- Born: July 14, 1958 (age 68) Cambridge, Massachusetts, U.S.
- Education: Boston College High School
- Alma mater: Columbia University (BA)
- Occupations: Screenwriter, television producer, novelist
- Known for: Frasier Desperate Housewives
- Works: Blue Heaven Putting on the Ritz My Lucky Star
- Spouse: Gerry Bernardi

= Joe Keenan (writer) =

American dramatist (born 1958)

Joe Keenan (born July 14, 1958) is an American screenwriter, television producer and novelist. Notable for his television work on series such as Frasier and Desperate Housewives, Keenan has been referred to as the "gay P.G. Wodehouse" for his three successful novels.

==Early life==
Keenan was born in Cambridge, Massachusetts into an Irish American Catholic family. He has a twin brother, John, and two other siblings, Ronald and Geraldine. He grew up in the blue collar neighborhood of Cambridgeport. Keenan attended Boston College High School and Columbia College.

● **Available data**
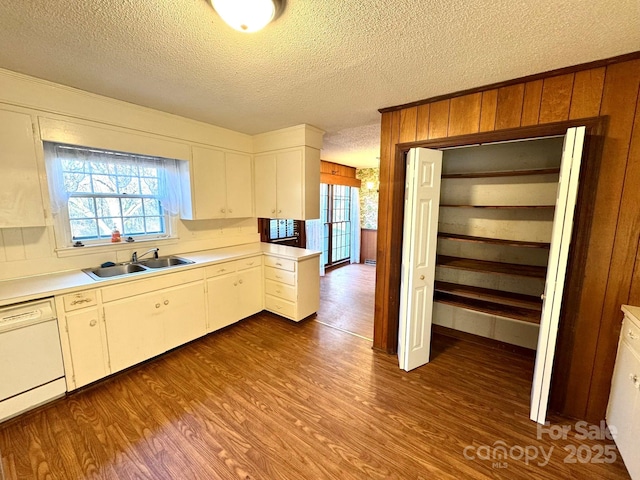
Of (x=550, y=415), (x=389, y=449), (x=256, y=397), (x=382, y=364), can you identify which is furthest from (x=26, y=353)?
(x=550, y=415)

● **What is expected**
Please copy out the Joe Keenan biography above in full, word for word.

● **Output for this task**
- Born: July 14, 1958 (age 68) Cambridge, Massachusetts, U.S.
- Education: Boston College High School
- Alma mater: Columbia University (BA)
- Occupations: Screenwriter, television producer, novelist
- Known for: Frasier Desperate Housewives
- Works: Blue Heaven Putting on the Ritz My Lucky Star
- Spouse: Gerry Bernardi

= Joe Keenan (writer) =

American dramatist (born 1958)

Joe Keenan (born July 14, 1958) is an American screenwriter, television producer and novelist. Notable for his television work on series such as Frasier and Desperate Housewives, Keenan has been referred to as the "gay P.G. Wodehouse" for his three successful novels.

==Early life==
Keenan was born in Cambridge, Massachusetts into an Irish American Catholic family. He has a twin brother, John, and two other siblings, Ronald and Geraldine. He grew up in the blue collar neighborhood of Cambridgeport. Keenan attended Boston College High School and Columbia College.